Why are the majority of prisoners on death row people of color? In fact, 58% of them are including 42% who are black. According to the Catholic Mobilizing Network, a national organization lobbying to abolish the death penalty, the reason is poverty. Poverty is a primary factor in determining who is executed and the poverty is persistent problem for many people of color.
The impacts of poverty can start early with children of color. It begins with lack of access to educational resources needed to succeed. Children of color are rarely taught by teachers who look like them. They don’t see materials featuring them. Many have learning disabilities and histories of abuse or neglect. These factors can lead to higher incidences of suspension due to misbehavior. In fact, black children are three times more likely to be suspended as white children.
The school to prison pipeline is well documented. Children, mostly male, are moved out of schools and into the juvenile and criminal justice systems. Suspension leads to crime that leads to prison. For young men, who are not respected in society or school and who see no future, crime might be the only option open to maintaining self-respect. According to the ACLU, “students suspended or expelled for a discretionary violation are nearly three times more likely to be in contact with the juvenile justice system the following year.”
When people in poverty commit crimes that could receive the death penalty, they often cannot afford legal counsel that could build a sufficient case to freedom or ensure life without parole. They often suffer from mental illness or addiction and have experienced more childhood abuse or trauma. And of course, experienced racial discrimination as described in the school to prison pipeline.
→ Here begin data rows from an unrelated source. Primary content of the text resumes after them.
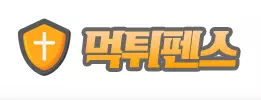 먹튀펜스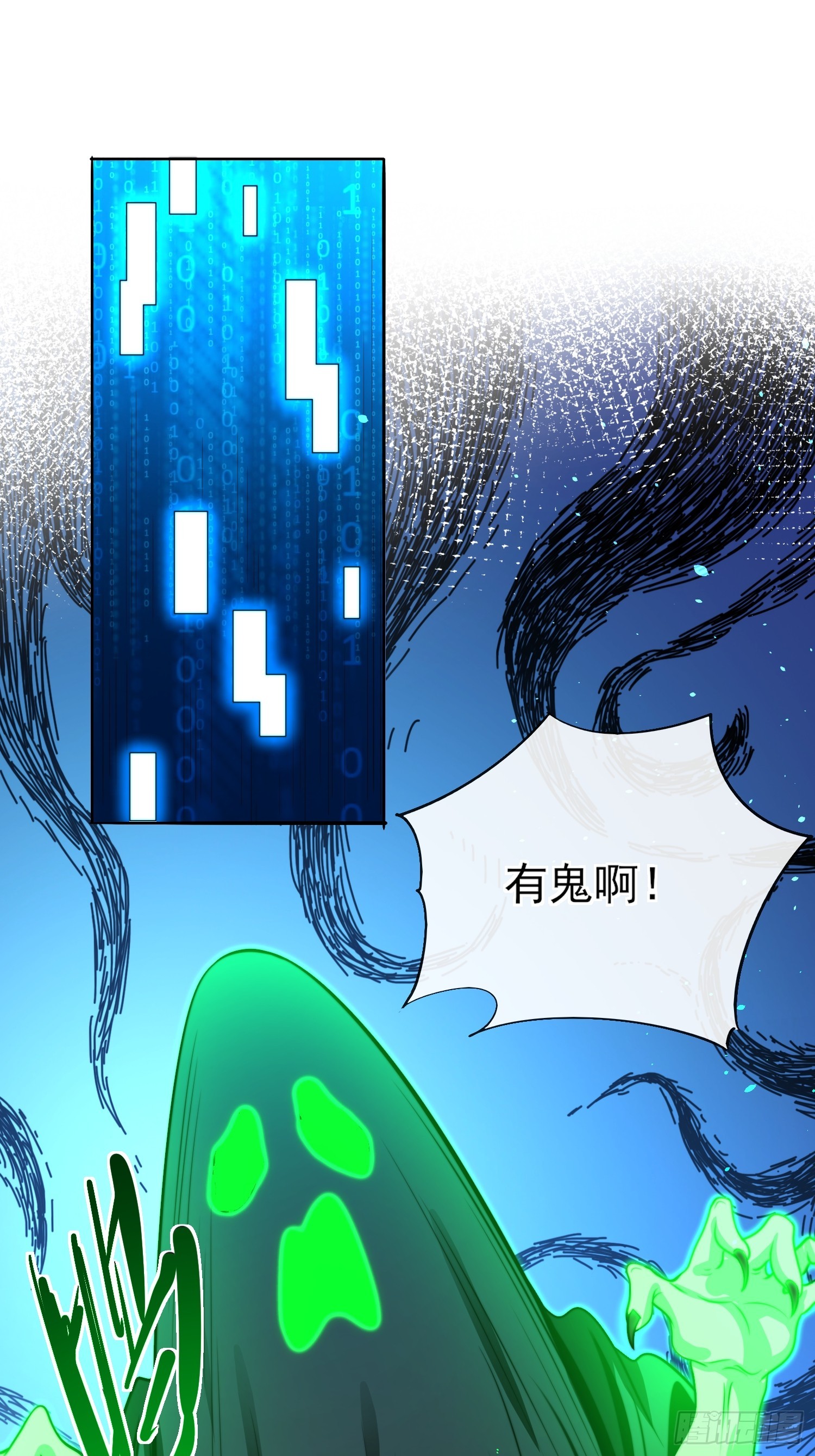 第52话 新副本 出发！35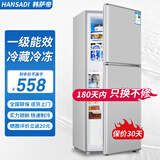 韩萨帝（HANSADI）冰箱中型家用迷你小型冷藏冷冻节能省电保鲜小冰箱宿舍租房节能双门电冰箱【一级能效 千人已购】 118A178双门-闪亮银【一级能效】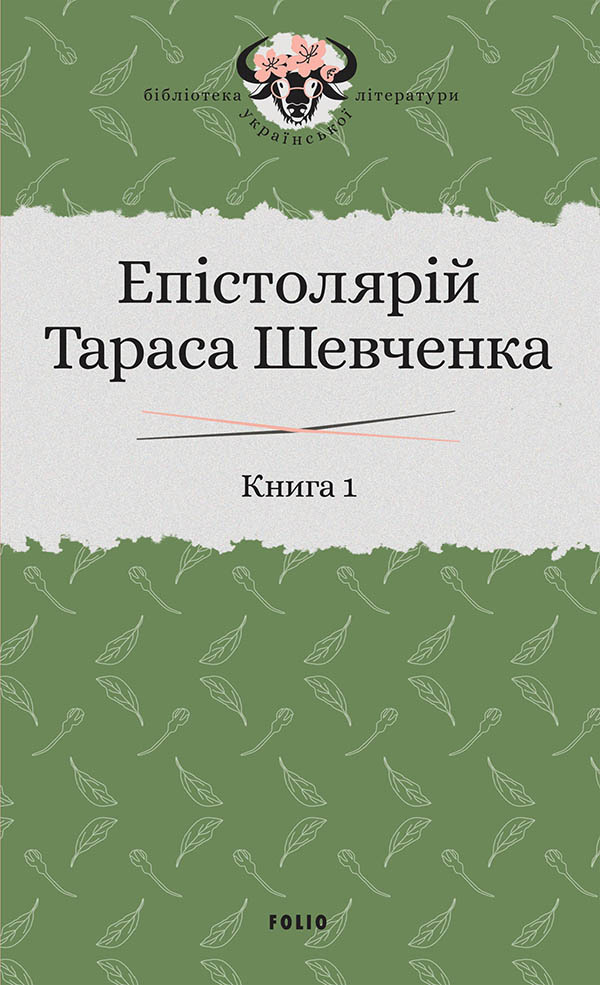 Епістолярій Тараса Шевченка. У 2 книгах. Книга 1. 1839-1857 рр. Тарас Шевченко; Сергій Гальченко; Галина Карпінчук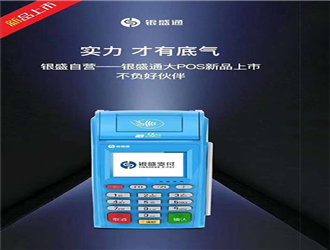 十大正规POS机盘点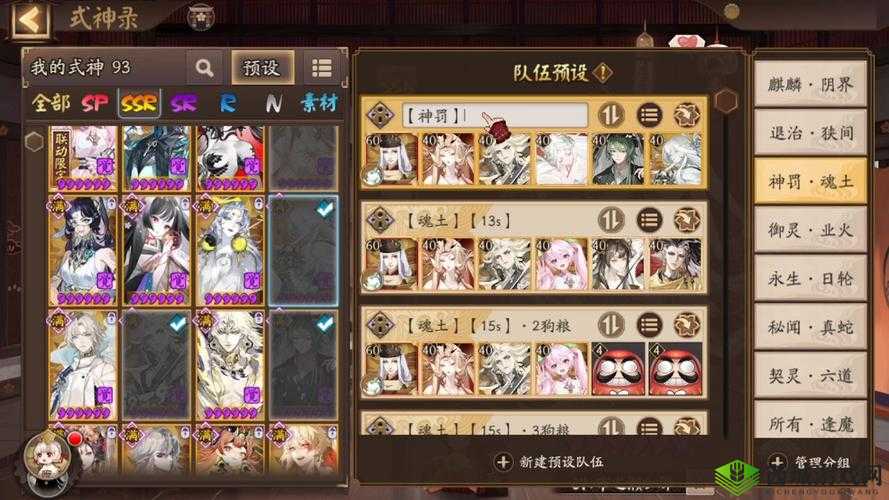 阴阳师鬼域讨伐，高效战斗阵容搭配与资源管理深度攻略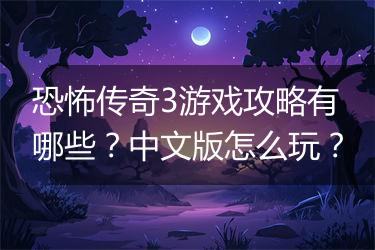 恐怖传奇3游戏攻略有哪些？中文版怎么玩？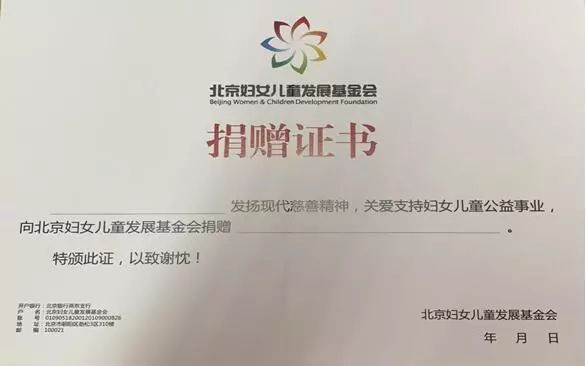 联系人:邱兴玉 初建伟联系电话:83976197;13263159833/13683366198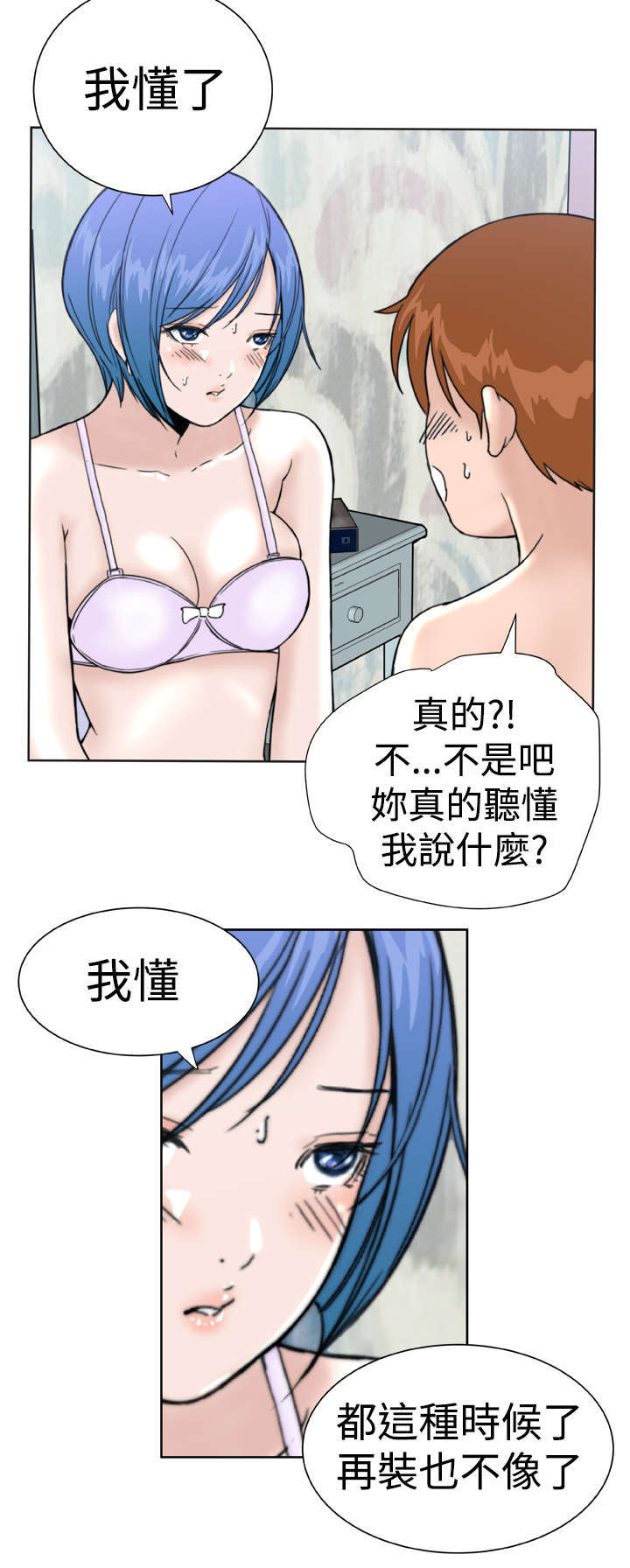 第26章：我们交往吧13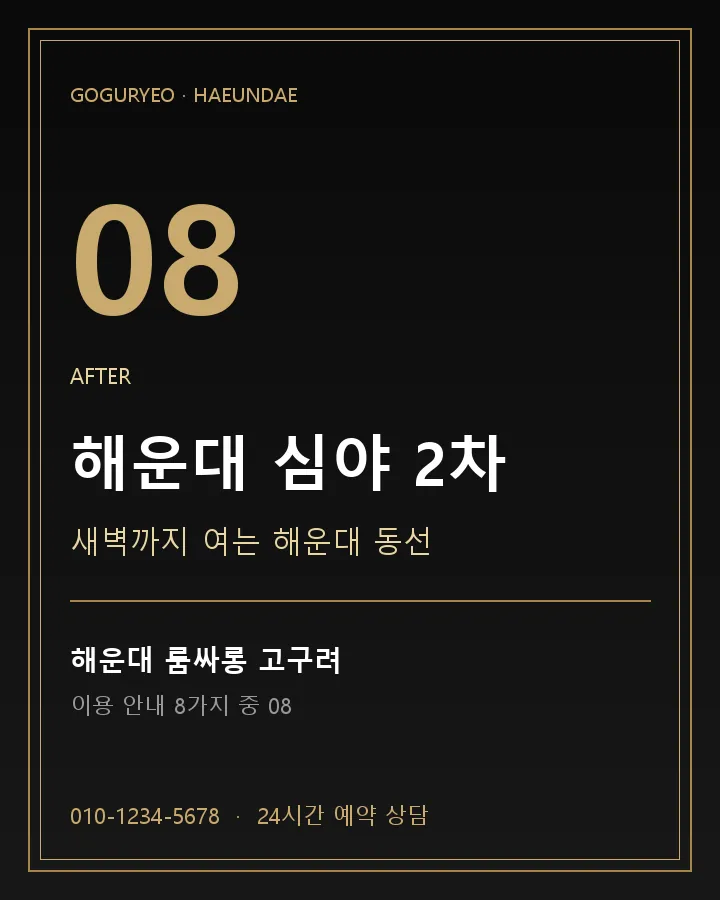 해운대 심야 2차 · 해운대 룸싸롱 고구려 이용 안내 포스터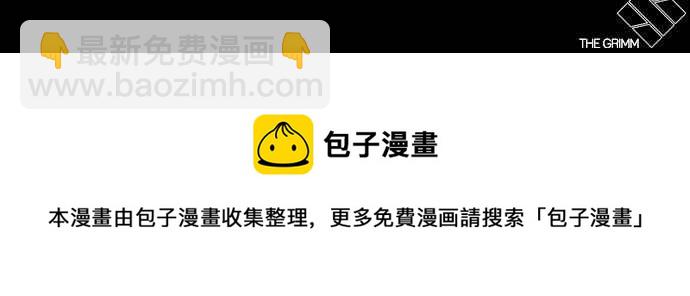 看臉時代 - [第289話] 一姟會 [4家子公司] [03](4/4) - 3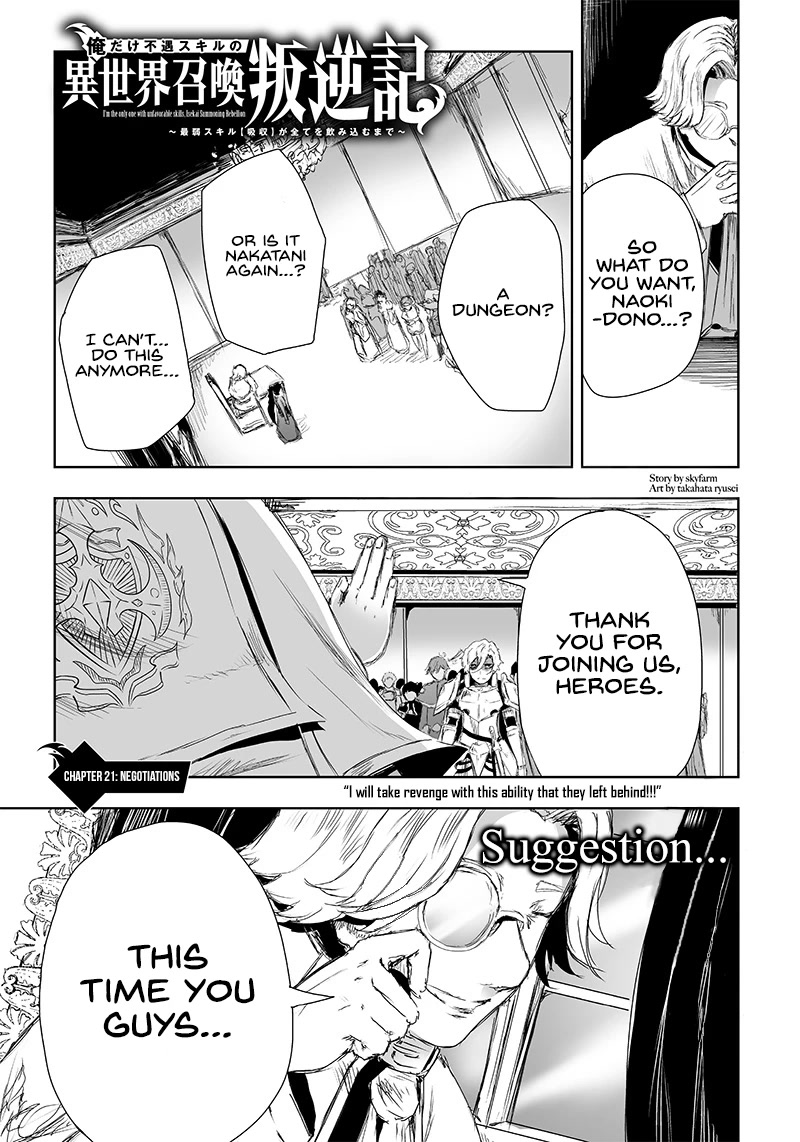 I'm the Only One with a Failure of a Skill in Another World's Summoning Rebellion — Until the Weakest Skill [Absorption] Swallows Everything chapter 21 page 2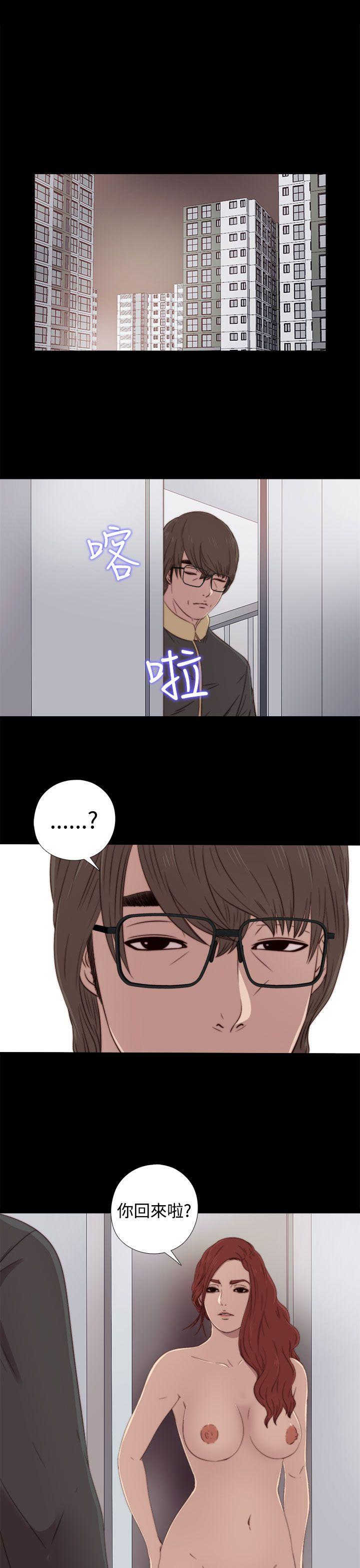 我的大叔 第36話 第29页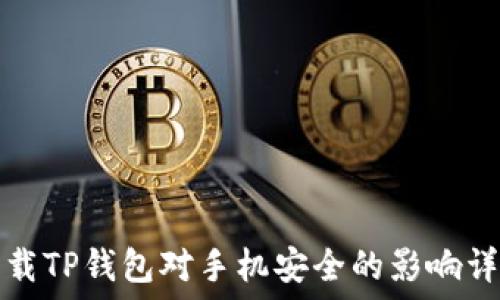   
下载TP钱包对手机安全的影响详解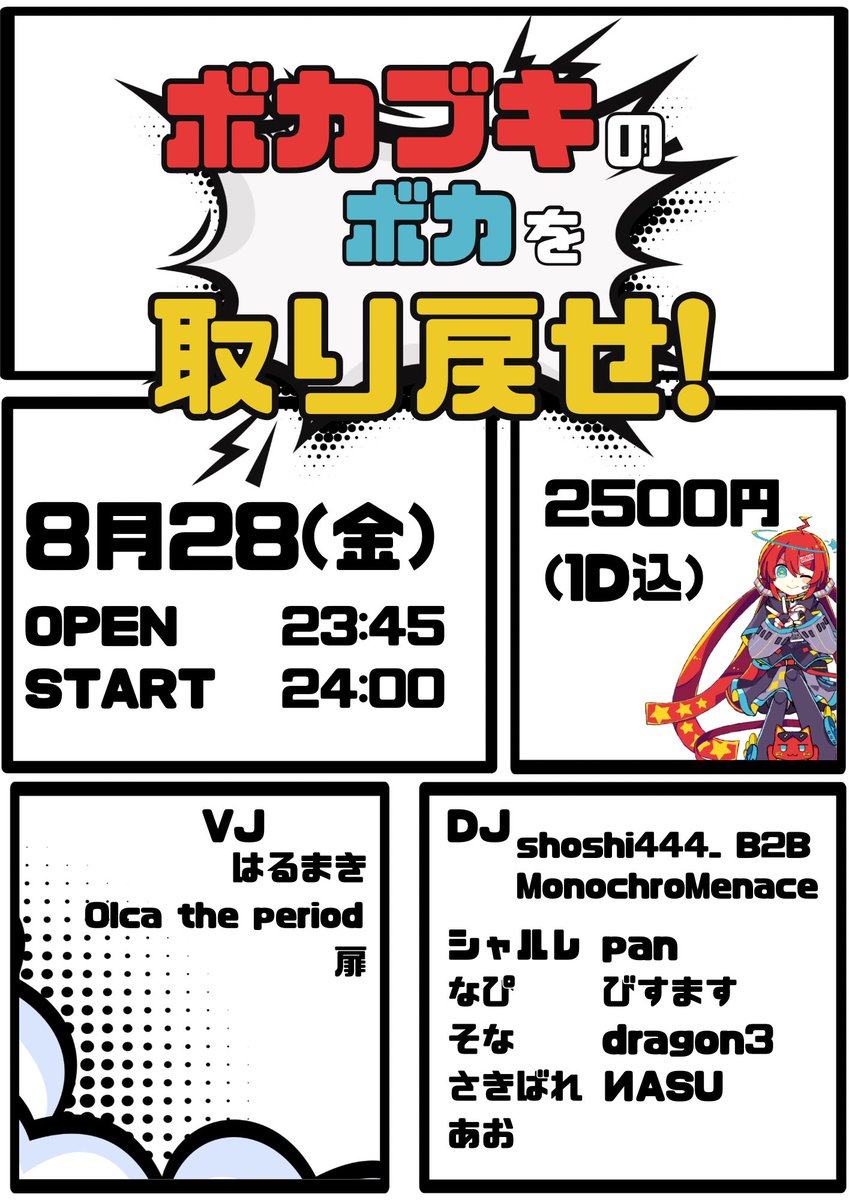 ボカを取り戻せ！ flyer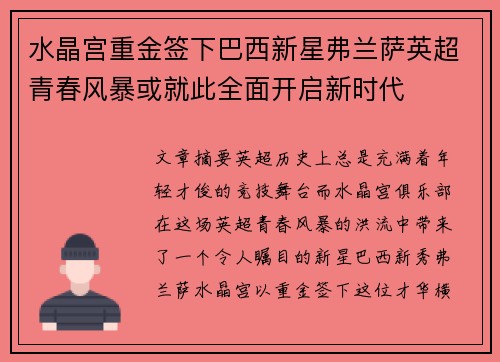 水晶宫重金签下巴西新星弗兰萨英超青春风暴或就此全面开启新时代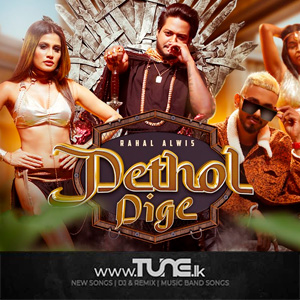 Dethol Dige Sinhala Song MP3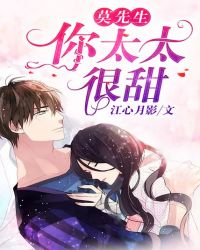 莫先生,你太太很甜封面
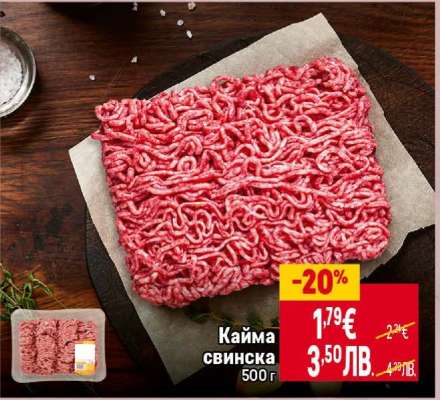 Кайма свинска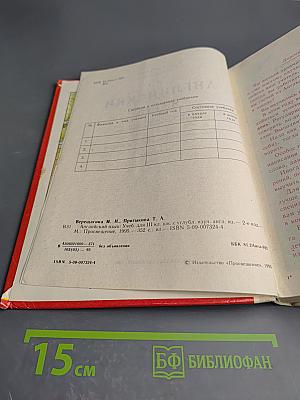 Английский язык. Учебник для III класса школ с углубленным изучением английского языка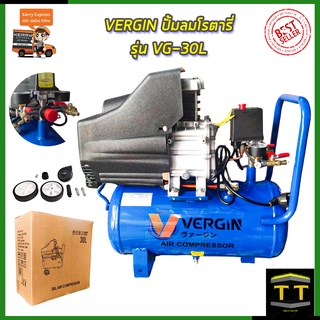 VERGIN ปั้มลมโรตารี่ รุ่น VG-30L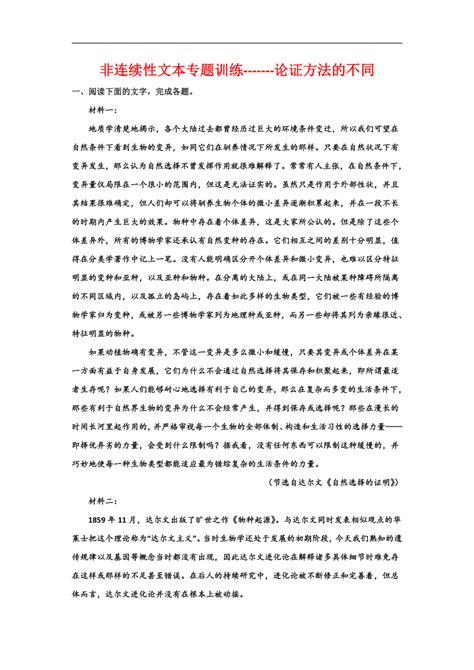 文学与非文学的区分标准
As Catholics, we are encouraged to have a preferential option for the poor. Jesus did. It’s one of the Social Justice teachings of the church. We are compelled by our faith to work to tear down those unjust social constructs that contribute to the high number of poor especially people of color in prisons and on death row. We need to provide programs to build the self-esteem of young men. We need to improve schools and implement restorative justice practices that will keep children in school. And we need to abolish a death penalty that primarily punishes the poor.